Page 33 of Ranger's Code

“Brought caffeine,” she says, sliding one across. “And questions.”

I lift my cup. “You want answers or alibis?”

“Oh, I already know,” Kari says. Her gaze drops to my neck, to the bite I haven’t bothered to hide. She arches an eyebrow. “About time.”

There’s a pause. Then I exhale. “I’m scared, Kari. Not of him. Not of the change. I’m scared that I like it. That I like what I’m becoming.”

Kari’s expression softens. “Maybe that’s not something to be afraid of. Maybe it means you were always more than human. Maybe your soul was always wolf and the rest of you is just... catching up. Take care of him. He may be all lethal and shit, but he’s not indestructible, and I think you could destroy him if you wanted.”
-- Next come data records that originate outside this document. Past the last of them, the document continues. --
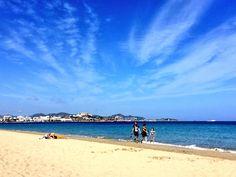 Fantástico día de playa en Ibiza hoy. Viaja a la isla blanca en primavera. Beach day in Ibiza today. Enjoy spring in the white Island.  #Ibiza #beach #playa #viaje #trip #travel #islabonita #whiteisland #spring #primavera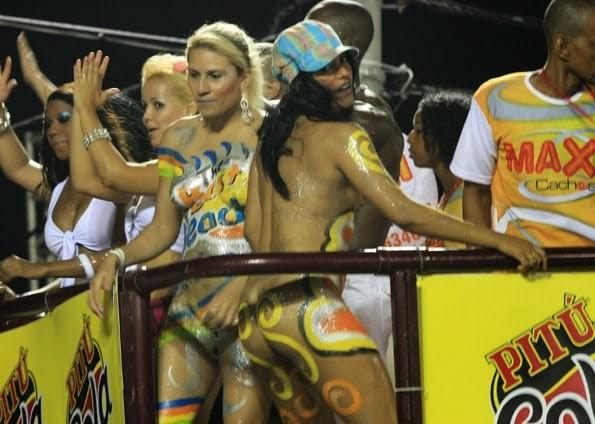 mulheres-peladas-no-carnaval-2015-4
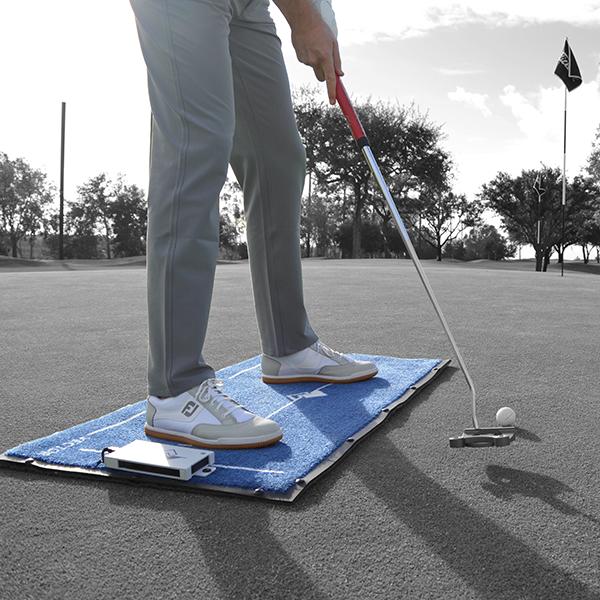我们还将平衡压力垫作为衡量我们学员的关键性能指标。通过跟踪学员的体重位置和使用的地面力量,学生可以学习如何更准确,更远距离击球。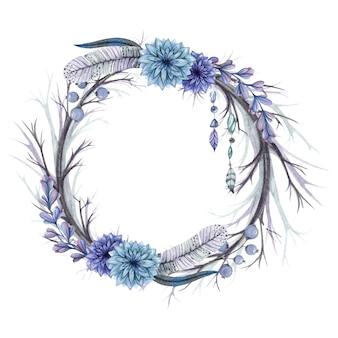 Grinalda de galhos e penas, flores azuis e miçangas
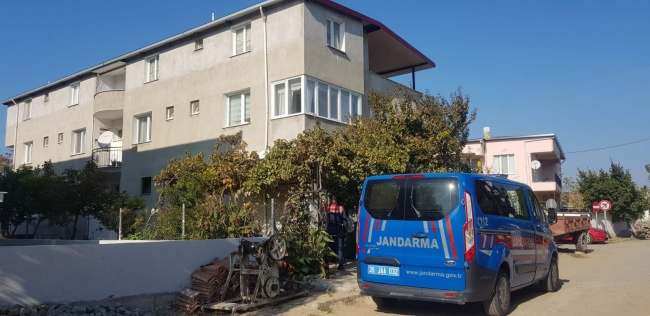 İzmirde boğazından bıçaklanan kadın yaşamını yitirdi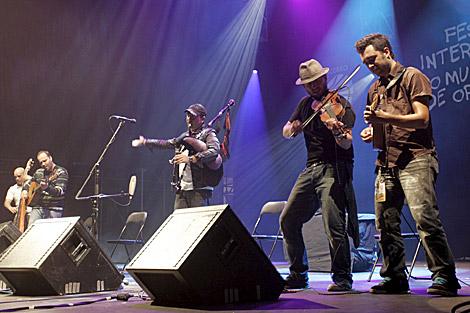 El gaitero Anxo Lorenzo y su banda de violines. | Efe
I reach across the counter, smile, and squeeze Kari’s forearm. I blink hard, my lashes brushing against flushed cheeks, then give a small nod—less a gesture of understanding and more of surrender to the weight of the moment.

“He’s safe with me.”

Kari returns the smile and the nod. “Never doubted it for a minute. I love you both.”

The knot I haven’t even known I’ve been carrying—tight, coiled, forged from years of trying to control too much and feel too little—eases at the edges. It doesn’t unravel all at once, but the pressure inside my chest shifts. I feel a quiet stretch of space open up inside me, where fear has lived. And in that space, something steadier settles—acceptance, maybe. Or at least the start of it.

* * *

When the bakery is finally cleaned and locked up for the night, I take my time walking back to the loft, with Gage as my escort. Gideon and Dalton left earlier in order to do what I’m quickly beginning to think of as ‘Ranger things.’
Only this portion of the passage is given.